= Adjacency algebra =

In algebraic graph theory, the adjacency algebra of a graph G is the algebra of polynomials in the adjacency matrix A(G) of the graph. It is an example of a matrix algebra and is the set of the linear combinations of powers of A.

Some other similar mathematical objects are also called "adjacency algebra".

==Properties==

Properties of the adjacency algebra of G are associated with various spectral, adjacency and connectivity properties of G.

Statement. The number of walks of length d between vertices i and j is equal to the (i, j)-th element of A^{d}.

Statement. The dimension of the adjacency algebra of a connected graph of diameter d is at least d + 1.

Corollary. A connected graph of diameter d has at least d + 1 distinct eigenvalues.

== Spectral Properties ==
Adjacency algebra is closely linked with Spectral graph theory due to both them having the involvement of the Adjacency matrix of a graph and its eigenvalues. Spectral graph theory is about how eigenvalues, eigenvectors, and other linear-algebraic quantities give us useful information about a graph, for example about how well-connected it is, how well we can cluster or color the nodes, and how quickly random walks converge to a limiting distribution. In the context of Spectral graph theory the eigenvectors and the eigenvalues of graph's Adjacency matrix provide valid and essential insights into several structural properties such as connectivity, clustering, coloring, and the behavior of random walks, these insights are tightly tied to the adjacency algebra generated by the Adjacency matrix, including all its powers and linear combinations.

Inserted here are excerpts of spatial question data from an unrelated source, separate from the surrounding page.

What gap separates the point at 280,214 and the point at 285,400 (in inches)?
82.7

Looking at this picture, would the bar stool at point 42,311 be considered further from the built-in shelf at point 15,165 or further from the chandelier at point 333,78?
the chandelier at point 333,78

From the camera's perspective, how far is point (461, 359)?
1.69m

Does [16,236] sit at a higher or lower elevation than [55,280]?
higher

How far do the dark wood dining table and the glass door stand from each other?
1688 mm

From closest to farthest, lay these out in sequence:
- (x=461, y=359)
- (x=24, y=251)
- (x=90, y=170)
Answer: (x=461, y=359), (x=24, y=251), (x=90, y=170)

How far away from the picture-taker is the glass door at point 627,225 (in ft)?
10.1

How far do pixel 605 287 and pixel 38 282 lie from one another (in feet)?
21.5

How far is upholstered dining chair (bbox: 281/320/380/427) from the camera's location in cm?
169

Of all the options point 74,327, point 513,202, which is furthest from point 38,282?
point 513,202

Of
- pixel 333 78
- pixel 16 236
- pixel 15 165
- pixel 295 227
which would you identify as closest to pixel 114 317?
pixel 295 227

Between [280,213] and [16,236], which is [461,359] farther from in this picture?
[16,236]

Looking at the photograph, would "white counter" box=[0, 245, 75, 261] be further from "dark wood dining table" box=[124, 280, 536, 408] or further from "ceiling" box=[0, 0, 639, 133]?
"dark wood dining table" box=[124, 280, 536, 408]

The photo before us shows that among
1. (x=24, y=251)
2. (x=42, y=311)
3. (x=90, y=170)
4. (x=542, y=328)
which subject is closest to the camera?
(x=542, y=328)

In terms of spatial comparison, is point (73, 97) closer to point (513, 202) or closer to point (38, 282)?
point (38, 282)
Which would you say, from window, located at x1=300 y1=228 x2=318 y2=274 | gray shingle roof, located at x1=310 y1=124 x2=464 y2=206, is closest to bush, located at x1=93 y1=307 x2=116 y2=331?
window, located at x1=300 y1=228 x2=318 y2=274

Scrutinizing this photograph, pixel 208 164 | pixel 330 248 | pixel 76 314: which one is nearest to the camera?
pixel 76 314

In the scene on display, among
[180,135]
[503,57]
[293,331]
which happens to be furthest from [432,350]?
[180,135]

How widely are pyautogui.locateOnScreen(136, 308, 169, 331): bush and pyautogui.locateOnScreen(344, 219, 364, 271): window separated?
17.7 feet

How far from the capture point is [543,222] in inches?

Both concepts are concerned with the adjacency matrix but approach it differently and are looked with different perspectives, Spectral graph theory focuses more on the specific spectral properties (eigenvalues and eigenvectors) to extract information about the graph's connectivity. In contrast adjacency algebra works more with matrix powers and linear combinations to understand the graphs structure more algebraically.

== Applications of Adjacency Algebra ==
Adjacency algebra has several applications both in mathematics and computer science. Adjacency algebra can be utilized in network analysis and graph theory, where the powers of the adjacency matrix can help to determine how connected a specific graph is by tracking paths of length k between vertices. It can also be used with graph partitioning and graph theory based AI and Large language models.